La inseguridad en los colegios está ampliamente documentada, y solo este año se han registrado varios episodios graves. En febrero, un estudiante de noveno del Liceo San Rafael de Alajuela fue apuñalado por dos compañeros. En abril, tres adolescentes armados con cuchillos irrumpieron en el Liceo Miguel Araya, en Cañas, para agredir a un alumno en el rostro. En setiembre, un hombre armado ingresó al Colegio Nocturno de Palmares de Pérez Zeledón para perseguir y amenazar a un estudiante –“Lo voy a matar”, gritaba en los pasillos–. Y hay hechos más trágicos: en mayo del 2003, un joven de noveno año asesinó a su compañero Michael Hernández Fajardo, de 15 años, en el Colegio de Venecia de Matina, Limón; y en el 2010, un colegial mató a quemarropa a Nancy María Chaverri Jiménez, directora del colegio Montebello, en Mercedes Sur de Heredia.

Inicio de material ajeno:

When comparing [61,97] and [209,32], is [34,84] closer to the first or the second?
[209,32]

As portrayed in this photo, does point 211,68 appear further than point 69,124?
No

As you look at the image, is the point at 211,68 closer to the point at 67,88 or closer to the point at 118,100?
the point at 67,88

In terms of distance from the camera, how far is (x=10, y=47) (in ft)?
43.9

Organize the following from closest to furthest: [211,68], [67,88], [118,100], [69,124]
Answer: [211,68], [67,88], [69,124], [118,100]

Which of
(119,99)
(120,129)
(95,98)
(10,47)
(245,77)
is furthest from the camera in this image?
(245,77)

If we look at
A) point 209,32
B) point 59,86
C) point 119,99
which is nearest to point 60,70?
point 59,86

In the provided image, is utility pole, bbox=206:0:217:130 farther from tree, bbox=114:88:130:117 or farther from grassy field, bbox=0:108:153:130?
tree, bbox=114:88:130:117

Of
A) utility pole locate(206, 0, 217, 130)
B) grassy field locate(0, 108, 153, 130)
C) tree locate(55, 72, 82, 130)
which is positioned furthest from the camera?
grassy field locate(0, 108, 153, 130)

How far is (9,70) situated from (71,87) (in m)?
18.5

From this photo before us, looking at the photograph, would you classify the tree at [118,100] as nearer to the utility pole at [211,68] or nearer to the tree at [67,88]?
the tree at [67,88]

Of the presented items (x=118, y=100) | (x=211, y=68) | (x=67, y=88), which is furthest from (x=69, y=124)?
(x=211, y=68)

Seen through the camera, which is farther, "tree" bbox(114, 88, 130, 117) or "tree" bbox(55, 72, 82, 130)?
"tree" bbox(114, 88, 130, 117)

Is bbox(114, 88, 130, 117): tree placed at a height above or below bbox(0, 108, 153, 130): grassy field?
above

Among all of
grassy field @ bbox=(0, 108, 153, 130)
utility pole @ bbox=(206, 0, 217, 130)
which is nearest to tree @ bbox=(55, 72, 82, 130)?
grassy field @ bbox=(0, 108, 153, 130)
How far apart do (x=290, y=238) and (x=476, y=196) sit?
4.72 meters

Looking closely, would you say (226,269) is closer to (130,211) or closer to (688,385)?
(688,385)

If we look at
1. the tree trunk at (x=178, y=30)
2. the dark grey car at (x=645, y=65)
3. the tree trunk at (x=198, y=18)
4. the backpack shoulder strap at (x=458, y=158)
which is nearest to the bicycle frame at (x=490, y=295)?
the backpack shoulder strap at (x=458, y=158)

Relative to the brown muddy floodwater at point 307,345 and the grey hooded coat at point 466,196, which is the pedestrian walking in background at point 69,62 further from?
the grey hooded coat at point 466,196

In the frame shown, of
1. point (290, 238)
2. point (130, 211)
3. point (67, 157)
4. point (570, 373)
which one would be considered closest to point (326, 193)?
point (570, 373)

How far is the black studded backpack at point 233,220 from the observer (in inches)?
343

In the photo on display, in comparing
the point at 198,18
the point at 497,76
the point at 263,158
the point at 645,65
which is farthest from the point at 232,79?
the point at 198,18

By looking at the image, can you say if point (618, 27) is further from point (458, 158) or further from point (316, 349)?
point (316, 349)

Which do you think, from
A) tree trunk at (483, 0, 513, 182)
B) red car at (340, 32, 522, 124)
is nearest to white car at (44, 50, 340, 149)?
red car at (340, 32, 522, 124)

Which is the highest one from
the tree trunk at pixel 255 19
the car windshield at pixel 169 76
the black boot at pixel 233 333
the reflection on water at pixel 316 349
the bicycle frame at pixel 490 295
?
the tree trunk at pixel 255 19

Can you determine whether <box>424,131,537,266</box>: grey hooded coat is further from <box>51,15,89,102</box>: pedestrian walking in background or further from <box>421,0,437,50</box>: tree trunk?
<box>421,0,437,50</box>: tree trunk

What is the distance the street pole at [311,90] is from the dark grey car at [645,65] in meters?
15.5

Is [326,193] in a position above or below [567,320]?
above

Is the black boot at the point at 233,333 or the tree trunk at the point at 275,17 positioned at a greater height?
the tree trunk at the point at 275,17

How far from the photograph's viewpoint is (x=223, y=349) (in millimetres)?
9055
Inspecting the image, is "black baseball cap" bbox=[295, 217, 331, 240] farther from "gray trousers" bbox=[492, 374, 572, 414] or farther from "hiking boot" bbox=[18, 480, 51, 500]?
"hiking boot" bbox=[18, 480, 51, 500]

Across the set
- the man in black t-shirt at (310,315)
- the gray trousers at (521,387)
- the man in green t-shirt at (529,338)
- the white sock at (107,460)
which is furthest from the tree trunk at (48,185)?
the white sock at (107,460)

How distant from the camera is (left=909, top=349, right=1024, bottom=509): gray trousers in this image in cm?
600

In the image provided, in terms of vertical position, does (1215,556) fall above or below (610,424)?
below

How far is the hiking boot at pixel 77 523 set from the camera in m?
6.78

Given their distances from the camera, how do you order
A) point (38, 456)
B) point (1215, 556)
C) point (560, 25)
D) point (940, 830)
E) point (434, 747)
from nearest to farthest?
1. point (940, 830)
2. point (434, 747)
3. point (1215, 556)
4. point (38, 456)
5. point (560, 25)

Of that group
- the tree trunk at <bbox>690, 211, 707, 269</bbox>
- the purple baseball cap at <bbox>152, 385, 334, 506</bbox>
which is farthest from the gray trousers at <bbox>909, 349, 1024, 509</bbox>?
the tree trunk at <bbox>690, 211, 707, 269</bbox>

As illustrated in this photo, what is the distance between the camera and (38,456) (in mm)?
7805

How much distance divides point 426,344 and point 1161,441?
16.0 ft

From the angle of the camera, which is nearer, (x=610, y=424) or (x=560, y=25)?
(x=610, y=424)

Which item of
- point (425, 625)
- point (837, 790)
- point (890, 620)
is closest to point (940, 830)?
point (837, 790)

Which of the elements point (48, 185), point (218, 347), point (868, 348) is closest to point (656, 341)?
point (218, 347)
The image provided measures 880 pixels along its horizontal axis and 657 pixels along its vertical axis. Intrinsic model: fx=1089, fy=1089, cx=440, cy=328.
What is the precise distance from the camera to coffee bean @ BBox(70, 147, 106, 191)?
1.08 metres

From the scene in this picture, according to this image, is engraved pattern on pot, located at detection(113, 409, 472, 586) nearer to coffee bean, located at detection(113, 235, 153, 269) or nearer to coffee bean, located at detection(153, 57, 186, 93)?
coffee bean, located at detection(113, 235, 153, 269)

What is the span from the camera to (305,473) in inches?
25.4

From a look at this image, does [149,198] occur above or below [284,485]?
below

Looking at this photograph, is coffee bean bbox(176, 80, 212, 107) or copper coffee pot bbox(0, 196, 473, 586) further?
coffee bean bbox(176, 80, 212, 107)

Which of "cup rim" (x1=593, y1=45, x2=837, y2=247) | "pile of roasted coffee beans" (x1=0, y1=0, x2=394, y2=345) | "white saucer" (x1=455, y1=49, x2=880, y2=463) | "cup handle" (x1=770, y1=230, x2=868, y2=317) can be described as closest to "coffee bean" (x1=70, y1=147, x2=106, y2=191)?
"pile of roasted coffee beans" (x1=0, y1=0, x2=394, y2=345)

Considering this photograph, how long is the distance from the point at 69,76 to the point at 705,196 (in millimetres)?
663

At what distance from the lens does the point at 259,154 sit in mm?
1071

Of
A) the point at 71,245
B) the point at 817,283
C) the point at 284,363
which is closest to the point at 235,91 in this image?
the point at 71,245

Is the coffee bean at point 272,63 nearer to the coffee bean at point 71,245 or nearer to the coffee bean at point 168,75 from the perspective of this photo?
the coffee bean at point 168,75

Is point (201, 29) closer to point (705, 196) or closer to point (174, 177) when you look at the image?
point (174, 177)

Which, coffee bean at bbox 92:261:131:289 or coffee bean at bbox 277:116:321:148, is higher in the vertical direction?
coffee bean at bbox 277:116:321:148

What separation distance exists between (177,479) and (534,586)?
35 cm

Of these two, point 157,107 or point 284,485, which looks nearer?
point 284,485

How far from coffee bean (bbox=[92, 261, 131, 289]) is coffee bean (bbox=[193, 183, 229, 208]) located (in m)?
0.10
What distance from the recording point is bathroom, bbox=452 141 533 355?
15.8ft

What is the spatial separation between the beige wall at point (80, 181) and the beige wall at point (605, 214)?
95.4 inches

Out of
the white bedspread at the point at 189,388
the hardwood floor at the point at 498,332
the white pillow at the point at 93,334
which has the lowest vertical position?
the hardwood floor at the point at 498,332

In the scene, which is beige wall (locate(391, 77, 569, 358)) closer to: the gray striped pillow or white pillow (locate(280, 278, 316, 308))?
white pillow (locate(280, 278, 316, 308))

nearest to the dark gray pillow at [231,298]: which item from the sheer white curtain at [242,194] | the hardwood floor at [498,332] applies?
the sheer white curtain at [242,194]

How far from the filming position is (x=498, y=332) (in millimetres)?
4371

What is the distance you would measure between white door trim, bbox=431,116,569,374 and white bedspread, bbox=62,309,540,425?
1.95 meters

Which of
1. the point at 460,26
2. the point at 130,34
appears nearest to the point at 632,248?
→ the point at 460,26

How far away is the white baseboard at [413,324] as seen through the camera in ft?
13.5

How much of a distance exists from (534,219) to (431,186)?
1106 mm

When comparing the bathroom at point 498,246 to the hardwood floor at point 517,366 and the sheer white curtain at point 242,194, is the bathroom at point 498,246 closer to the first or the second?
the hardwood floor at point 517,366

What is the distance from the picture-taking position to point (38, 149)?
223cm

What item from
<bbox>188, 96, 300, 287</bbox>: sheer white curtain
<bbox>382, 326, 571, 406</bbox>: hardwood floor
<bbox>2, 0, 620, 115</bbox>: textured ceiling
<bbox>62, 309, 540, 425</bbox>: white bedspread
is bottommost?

El país, indudablemente, no puede permitirse ni más violencia ni que la educación transite entre alarmas y evacuaciones. Asegurar que escuelas, colegios y universidades sigan siendo espacios de confianza exige decisiones institucionales firmes, coordinación y recursos suficientes. Se trata de construir una estrategia que prevenga, investigue y desaliente estas conductas sin sacrificar derechos ni caer en excesos.